[Stored data entries]
════

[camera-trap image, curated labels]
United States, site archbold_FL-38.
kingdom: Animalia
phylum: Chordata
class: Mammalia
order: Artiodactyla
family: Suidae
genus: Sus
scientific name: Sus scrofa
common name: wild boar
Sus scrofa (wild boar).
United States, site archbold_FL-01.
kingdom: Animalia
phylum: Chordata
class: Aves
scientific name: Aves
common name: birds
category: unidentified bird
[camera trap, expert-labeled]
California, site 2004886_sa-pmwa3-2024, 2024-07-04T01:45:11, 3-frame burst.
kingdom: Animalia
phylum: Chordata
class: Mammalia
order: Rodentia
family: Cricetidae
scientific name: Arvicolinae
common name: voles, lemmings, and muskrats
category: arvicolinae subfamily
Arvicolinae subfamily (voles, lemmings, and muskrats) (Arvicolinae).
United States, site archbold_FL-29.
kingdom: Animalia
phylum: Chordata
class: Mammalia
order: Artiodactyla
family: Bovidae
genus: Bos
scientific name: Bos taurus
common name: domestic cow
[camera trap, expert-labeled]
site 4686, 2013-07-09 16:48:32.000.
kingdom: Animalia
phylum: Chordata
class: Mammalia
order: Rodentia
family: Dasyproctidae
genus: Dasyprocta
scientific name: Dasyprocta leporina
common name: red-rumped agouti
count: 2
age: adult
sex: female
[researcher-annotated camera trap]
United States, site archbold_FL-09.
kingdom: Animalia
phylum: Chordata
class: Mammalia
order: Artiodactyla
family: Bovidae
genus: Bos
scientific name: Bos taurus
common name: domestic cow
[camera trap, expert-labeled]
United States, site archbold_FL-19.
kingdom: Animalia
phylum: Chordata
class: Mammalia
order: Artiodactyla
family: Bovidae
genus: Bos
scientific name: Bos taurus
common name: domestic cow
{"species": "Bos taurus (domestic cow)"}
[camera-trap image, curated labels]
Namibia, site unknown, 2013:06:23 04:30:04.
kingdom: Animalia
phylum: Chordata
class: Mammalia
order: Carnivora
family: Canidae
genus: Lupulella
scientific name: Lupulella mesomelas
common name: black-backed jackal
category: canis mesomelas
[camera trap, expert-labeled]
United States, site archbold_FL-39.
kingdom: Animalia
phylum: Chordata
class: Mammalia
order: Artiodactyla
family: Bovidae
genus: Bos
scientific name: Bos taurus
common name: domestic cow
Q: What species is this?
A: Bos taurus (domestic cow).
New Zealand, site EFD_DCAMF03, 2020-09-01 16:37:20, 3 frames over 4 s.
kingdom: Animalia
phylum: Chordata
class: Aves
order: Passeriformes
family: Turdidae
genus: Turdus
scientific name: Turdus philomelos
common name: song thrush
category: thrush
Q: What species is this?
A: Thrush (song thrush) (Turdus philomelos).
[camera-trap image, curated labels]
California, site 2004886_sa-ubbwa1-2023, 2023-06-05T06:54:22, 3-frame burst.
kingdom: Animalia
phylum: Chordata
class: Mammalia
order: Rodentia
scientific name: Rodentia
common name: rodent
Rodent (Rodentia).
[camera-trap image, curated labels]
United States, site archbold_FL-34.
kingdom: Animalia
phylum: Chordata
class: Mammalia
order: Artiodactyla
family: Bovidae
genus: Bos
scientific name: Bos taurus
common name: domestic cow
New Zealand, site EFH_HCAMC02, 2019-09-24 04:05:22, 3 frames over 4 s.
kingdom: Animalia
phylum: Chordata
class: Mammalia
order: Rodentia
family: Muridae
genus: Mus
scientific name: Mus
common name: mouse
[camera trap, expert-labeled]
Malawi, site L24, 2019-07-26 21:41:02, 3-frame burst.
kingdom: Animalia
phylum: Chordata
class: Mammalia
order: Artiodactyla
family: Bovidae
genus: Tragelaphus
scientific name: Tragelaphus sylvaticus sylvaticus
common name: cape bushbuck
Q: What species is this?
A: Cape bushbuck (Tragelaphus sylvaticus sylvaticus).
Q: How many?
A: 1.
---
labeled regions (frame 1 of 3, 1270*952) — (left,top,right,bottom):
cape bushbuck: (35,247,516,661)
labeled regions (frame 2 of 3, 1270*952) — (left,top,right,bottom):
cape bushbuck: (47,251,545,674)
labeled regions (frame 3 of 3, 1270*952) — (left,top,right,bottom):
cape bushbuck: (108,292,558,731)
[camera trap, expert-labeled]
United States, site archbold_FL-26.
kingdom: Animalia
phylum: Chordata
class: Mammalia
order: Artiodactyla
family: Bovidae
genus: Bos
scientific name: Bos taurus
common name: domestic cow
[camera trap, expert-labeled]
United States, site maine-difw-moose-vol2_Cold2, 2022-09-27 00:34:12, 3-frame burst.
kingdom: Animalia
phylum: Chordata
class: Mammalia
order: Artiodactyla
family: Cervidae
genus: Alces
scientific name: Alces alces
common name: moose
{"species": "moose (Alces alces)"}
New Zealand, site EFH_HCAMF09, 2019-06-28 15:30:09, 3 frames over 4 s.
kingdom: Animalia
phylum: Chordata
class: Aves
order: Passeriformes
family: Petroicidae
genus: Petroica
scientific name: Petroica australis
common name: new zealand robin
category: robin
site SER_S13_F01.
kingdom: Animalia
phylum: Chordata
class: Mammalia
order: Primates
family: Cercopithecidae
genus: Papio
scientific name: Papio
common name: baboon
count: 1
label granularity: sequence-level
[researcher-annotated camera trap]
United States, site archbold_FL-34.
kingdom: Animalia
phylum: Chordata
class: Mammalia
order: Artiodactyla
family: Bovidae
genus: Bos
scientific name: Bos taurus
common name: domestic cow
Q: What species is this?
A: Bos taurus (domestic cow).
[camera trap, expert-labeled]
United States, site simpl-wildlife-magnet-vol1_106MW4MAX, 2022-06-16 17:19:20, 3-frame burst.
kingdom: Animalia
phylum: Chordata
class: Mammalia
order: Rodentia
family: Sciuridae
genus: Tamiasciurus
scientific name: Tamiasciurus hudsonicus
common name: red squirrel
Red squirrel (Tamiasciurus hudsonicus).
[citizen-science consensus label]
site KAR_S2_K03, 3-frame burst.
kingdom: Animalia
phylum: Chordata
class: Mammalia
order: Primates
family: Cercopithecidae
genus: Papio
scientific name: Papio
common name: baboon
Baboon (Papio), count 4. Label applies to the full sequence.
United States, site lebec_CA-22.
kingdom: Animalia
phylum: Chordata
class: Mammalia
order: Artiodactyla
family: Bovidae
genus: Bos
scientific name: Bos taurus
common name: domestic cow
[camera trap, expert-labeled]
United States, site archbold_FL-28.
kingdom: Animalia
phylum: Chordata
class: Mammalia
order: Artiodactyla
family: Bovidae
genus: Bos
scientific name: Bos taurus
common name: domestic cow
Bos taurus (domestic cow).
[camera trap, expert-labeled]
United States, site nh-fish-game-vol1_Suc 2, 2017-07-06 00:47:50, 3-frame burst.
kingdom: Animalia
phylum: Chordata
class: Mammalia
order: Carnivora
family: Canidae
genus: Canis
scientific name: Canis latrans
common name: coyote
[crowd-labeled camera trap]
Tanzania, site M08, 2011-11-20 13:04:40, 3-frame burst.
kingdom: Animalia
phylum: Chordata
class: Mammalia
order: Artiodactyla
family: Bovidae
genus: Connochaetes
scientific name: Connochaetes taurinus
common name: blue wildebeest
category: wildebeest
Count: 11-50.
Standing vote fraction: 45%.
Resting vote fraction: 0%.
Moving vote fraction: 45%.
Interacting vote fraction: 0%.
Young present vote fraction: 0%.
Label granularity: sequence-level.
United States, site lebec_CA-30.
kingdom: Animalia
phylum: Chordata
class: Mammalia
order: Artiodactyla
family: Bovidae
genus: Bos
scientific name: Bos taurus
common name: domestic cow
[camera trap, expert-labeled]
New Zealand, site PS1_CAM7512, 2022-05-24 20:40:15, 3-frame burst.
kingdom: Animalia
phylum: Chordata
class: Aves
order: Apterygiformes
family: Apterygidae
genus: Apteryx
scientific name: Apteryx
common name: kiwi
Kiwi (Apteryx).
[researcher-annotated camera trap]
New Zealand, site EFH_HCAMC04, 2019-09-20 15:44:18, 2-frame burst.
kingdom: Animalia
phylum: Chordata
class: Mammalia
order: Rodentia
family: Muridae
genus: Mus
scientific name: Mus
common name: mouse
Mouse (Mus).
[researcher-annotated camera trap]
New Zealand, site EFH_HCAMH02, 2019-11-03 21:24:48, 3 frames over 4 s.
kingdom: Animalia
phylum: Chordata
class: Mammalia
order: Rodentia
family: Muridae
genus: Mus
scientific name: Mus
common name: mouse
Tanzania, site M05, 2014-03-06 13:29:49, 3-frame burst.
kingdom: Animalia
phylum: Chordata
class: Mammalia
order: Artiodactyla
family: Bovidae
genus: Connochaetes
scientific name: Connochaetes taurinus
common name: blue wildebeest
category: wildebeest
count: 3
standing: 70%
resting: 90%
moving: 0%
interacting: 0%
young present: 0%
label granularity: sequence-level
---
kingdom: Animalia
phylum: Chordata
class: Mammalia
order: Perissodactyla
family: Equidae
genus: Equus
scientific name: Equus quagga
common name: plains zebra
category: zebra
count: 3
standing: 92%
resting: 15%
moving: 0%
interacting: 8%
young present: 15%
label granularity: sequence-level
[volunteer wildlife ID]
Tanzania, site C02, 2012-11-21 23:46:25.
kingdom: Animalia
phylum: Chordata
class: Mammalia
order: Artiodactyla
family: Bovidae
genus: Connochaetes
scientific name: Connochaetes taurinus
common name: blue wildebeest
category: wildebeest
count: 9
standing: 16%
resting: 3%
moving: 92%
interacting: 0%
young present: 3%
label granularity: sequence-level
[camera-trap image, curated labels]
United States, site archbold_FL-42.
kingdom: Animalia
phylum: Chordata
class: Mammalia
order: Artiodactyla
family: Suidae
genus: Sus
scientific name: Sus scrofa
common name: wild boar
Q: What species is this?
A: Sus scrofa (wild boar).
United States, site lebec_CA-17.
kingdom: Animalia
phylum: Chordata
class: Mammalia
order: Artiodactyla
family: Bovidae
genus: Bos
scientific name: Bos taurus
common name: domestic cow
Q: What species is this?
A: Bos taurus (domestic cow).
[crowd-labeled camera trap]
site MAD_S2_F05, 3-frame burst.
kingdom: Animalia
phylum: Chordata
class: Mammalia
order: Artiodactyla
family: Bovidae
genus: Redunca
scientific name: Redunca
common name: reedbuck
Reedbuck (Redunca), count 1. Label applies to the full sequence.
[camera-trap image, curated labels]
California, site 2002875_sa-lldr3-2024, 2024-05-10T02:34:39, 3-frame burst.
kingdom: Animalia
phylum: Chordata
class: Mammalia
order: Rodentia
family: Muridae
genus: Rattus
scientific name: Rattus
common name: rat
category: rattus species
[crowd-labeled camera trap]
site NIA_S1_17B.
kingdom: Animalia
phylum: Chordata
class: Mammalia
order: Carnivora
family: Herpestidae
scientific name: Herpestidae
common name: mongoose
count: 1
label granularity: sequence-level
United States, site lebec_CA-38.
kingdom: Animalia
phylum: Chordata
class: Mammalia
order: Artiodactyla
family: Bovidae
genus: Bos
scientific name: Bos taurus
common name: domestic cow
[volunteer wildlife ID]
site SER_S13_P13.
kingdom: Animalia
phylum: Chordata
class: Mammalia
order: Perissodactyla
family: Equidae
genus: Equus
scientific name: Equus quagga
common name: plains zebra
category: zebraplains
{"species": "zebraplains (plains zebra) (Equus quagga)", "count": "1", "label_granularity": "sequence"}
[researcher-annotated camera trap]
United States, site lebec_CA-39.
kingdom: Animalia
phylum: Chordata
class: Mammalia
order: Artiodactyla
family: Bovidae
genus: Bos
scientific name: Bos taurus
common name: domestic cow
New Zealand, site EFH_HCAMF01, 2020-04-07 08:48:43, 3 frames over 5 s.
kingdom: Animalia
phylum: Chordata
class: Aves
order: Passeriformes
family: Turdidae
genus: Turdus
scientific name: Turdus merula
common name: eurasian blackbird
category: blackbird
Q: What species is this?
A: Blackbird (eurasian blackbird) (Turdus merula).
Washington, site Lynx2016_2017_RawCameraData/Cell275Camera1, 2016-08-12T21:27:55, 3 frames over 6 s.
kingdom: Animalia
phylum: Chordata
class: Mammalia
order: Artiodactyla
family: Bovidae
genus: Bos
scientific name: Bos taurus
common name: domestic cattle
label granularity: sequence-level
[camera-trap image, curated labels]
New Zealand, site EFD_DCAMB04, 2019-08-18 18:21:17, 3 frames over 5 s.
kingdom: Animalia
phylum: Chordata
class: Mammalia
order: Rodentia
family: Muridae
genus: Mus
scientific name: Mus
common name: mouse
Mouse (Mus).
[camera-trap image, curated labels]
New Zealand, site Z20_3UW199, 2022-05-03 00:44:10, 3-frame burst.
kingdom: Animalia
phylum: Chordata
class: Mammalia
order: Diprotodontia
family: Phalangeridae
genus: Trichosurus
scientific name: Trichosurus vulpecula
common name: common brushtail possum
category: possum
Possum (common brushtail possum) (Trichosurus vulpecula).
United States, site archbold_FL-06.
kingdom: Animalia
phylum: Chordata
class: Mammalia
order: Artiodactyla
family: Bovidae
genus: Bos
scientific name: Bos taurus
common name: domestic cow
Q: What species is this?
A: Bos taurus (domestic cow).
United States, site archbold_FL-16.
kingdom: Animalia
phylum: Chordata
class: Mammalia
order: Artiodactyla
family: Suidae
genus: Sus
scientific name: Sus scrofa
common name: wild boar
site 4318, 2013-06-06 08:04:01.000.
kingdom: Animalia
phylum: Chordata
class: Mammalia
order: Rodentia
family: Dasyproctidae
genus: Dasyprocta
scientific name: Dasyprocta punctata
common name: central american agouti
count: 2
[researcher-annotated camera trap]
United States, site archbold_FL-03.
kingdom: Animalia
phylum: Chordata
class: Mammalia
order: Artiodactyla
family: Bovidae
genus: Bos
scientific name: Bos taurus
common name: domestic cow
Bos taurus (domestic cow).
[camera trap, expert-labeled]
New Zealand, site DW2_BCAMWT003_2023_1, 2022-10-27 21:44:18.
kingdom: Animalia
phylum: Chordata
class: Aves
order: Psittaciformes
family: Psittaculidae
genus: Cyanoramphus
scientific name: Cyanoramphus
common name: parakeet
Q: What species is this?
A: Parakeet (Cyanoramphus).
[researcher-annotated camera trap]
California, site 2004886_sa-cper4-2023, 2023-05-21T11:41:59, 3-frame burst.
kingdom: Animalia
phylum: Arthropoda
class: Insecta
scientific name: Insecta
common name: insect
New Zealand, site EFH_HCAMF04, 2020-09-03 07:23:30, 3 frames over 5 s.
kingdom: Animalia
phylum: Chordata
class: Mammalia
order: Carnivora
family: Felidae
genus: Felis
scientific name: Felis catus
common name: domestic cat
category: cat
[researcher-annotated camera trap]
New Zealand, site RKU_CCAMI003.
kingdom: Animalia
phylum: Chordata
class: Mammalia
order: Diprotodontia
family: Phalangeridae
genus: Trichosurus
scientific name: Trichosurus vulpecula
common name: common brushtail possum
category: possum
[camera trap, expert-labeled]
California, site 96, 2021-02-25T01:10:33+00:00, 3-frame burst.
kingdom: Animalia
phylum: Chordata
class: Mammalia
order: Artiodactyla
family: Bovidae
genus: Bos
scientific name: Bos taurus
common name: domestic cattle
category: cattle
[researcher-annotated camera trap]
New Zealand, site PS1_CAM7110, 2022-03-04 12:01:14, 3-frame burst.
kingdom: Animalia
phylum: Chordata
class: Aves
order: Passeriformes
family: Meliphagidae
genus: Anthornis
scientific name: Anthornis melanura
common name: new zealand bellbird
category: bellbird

════

# TASK ITEM
Could you copy every line in the records that holds "Tanzania"?

# RESPONSE TO THIS TASK
Tanzania, site M08, 2011-11-20 13:04:40, 3-frame burst.
Tanzania, site M05, 2014-03-06 13:29:49, 3-frame burst.
Tanzania, site C02, 2012-11-21 23:46:25.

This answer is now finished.